The new building was designed by Charles E. Hutchinson in the Edwardian Baroque style, built in red brick with Bath stone dressings and was completed in 1904. The design involved a symmetrical main frontage with seven bays facing onto Grosvenor Road; the central section of three bays, which slightly projected forward and benefited from an extra storey, featured an arched doorway on the ground floor and an elaborate centrepiece involving carved panels between the sash windows on first and second floors, flanked by Ionic order pilasters with an segmental canopy above. Extensive municipal gardens were laid out to the south east of the town hall and were opened at the same time. After the town was advanced to the status of municipal borough in 1922, a cenotaph commemorating the lives of service personnel who had died in the First World War was unveiled in the municipal gardens by the Duke of Gloucester on 18 March 1925.

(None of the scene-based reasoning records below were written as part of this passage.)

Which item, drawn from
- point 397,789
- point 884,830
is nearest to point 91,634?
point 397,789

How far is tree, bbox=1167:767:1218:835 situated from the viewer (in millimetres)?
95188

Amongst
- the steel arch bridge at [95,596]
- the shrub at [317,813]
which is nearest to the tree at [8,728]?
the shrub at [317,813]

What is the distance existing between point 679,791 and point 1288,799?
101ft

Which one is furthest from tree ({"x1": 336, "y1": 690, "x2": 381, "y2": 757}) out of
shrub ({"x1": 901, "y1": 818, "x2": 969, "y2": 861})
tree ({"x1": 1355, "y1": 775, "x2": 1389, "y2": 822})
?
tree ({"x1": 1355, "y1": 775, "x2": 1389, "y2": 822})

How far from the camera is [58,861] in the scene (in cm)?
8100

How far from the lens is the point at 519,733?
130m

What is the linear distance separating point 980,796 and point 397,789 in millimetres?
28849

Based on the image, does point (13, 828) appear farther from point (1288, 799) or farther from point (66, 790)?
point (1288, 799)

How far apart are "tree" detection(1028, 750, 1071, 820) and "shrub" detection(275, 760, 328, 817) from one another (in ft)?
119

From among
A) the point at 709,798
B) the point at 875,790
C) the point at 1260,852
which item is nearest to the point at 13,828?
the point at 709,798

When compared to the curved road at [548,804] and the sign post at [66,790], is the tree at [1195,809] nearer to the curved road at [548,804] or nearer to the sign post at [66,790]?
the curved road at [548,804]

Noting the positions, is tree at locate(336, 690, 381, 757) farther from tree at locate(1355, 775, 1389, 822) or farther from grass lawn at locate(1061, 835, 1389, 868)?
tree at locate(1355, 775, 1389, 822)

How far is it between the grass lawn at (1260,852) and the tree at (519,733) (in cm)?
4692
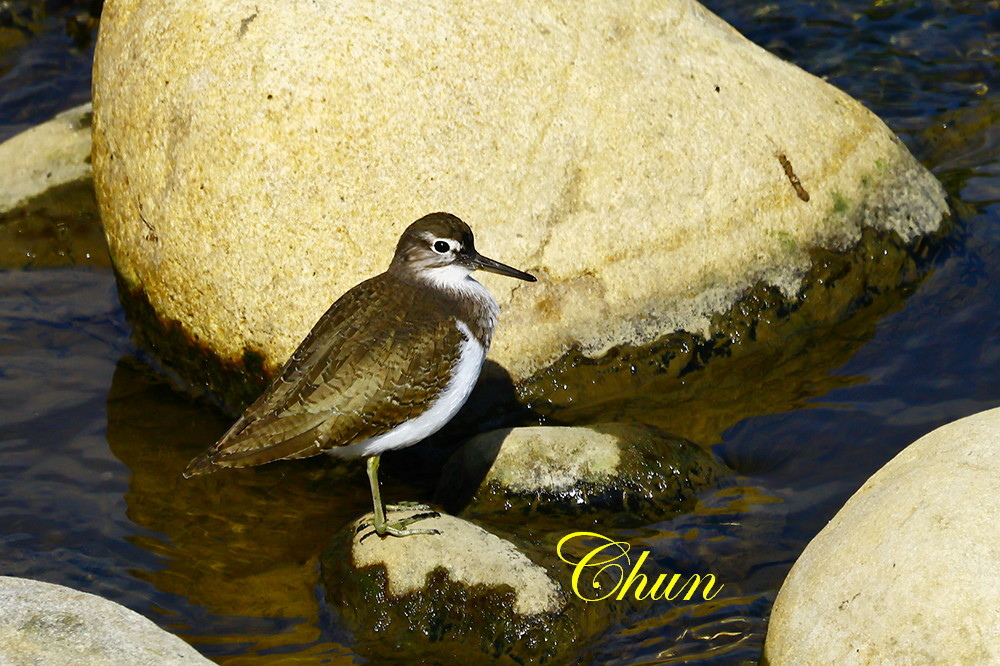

On 21 April 1954, a military parade took place in front of the town hall to mark the centenary of the creation of Aldershot as the first permanent training camp for the British Army. The salute was taken by the mayor, Alderman Frederic Stay, supported by the General Officer Commanding, Aldershot Command, Major-General Sir Alexander Campbell.

The building continued to serve as the headquarters of Aldershot Borough Council for much of the 20th century but ceased to be the local seat of government when the enlarged Rushmoor Council was formed with its offices in Farnborough in 1974. The building was converted for use as a magistrates' court in 1981 and then converted again for use as offices for the Social Services Department of Hampshire County Council in 1992. The county council left the building in November 2017 and Rushmoor Council started work on converting the town hall into a hub for companies operating in the digital and computer games sector in March 2020.